Bagikan:

JAKARTA - Ketua Komisi Kompetensi PWI Pusat, Kamsul Hasan meminta para wartawan untuk hati-hati dalam membuat berita mengenai seorang anak yang sedang berhadapan dengan kasus hukum.

Sebab, ada ancaman pidana kurungan penjara jika wartawan membeberkan identitas anak yang sedang tersandung masalah hukum. Hal ini dilontarkan Kamsul saat memberi materi pelatihan kepada VOI.

Kamsul menyebut, identitas anak, anak korban, dan/atau anak saksi wajib dirahasiakan dalam pemberitaan di media cetak atau elektronik. Hal ini diatur dalam Undang-Undang Nomor 11 Tahun 2012 Tentang Sistem Peradilan Pidana Anak (SPPA).

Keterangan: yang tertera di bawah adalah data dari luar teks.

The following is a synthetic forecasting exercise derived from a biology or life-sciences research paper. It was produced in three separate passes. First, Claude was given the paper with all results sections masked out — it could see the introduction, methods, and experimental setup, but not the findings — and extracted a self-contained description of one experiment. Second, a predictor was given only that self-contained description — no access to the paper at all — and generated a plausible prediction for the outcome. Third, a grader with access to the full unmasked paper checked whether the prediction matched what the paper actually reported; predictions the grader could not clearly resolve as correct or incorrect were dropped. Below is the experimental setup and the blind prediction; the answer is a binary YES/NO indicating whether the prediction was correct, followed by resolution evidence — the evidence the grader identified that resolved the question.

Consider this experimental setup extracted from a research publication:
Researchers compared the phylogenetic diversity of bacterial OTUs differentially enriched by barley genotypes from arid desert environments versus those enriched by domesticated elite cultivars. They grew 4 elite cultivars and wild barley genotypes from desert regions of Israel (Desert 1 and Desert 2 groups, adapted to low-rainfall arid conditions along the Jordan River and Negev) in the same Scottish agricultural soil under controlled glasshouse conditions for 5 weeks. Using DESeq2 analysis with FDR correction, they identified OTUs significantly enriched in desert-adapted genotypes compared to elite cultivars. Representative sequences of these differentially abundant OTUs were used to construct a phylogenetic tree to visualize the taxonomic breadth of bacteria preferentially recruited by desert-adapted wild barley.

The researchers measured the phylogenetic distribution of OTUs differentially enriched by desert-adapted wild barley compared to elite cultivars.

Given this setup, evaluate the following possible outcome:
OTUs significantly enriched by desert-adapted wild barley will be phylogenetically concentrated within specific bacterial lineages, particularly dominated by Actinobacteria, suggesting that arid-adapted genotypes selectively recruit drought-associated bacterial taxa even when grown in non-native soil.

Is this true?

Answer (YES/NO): NO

"Identitas tersebut meliputi nama anak, nama orang tua, alamat berupa desa hingga nomor rumah, wajah,

dan hal lain yang dapat mengungkapkan jati diri anak," kata Samsul pada Kamis, 19 November.

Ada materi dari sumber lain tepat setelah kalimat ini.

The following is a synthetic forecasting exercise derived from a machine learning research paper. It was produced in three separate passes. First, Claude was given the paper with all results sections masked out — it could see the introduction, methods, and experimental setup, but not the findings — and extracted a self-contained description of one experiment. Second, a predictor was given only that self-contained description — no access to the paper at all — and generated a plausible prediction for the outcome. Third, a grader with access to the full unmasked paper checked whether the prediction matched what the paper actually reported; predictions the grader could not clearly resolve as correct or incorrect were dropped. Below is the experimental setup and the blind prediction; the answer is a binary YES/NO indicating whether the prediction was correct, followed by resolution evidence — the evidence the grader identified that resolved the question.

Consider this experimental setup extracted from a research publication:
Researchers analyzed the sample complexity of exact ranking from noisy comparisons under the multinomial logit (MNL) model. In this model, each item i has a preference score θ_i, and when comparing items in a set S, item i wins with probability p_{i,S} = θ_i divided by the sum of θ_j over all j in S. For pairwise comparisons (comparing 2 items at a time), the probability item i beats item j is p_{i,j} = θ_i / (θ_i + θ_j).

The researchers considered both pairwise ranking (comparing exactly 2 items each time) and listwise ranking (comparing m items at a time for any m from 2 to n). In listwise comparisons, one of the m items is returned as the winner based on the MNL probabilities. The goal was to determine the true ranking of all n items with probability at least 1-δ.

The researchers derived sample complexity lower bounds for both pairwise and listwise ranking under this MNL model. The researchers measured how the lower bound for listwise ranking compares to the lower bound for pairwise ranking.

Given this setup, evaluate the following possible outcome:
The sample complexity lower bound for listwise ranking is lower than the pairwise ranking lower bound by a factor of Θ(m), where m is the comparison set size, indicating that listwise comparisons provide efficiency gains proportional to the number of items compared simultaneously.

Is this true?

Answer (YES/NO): NO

Jika ada konten yang membuka identitas anak, wartawan bisa dikenakan dua jenis pidana, yakni UU Nomor 40 Tahun 1999 Tentang Pers dan UU SPPA. Kamsul bilang, jika penetapan pelanggaran hanya dilandaskan kepada UU Pers, hanya dikenakan sanksi administrasi oleh Dewan Pers atau KPI.

Namun, korban atau keluarga korban dapat melaporkan wartawan yang membuka identitas sang anak menggunakan UU SPPA jika mereka tidak menerima pembukaan identitas tersebut.

"UU SPPA adalah delik aduan, sehingga yang dapat melaporkan pelanggaran kasus ini hanya korban dan keluarga korban. Sementara, masyarakat atau pegiat hanya dapat menjadi pendamping atau tim advokasi," ungkap ahli Dewan Pers tersebut.

Adapun sanksi yang bisa dikenakan dari pelanggaran UU SPPA adalah pidana maksimal 5 tahun kurungan penjara dan denda Rp500 juta. Sistem pertanggungjawabannya air terjun. Artinya, setiap orang yang dikenakan pidana bisa lebih dari satu.

"Kemudian, kedaluwarsa (lewat waktu) adalah 12 tahun. Jadi, selama pemberitaan soal pembukaan identitas anak masih belum ditayangkan selama 12 tahun, maka tindak pidana masih bisa dibebankan," sebut dia.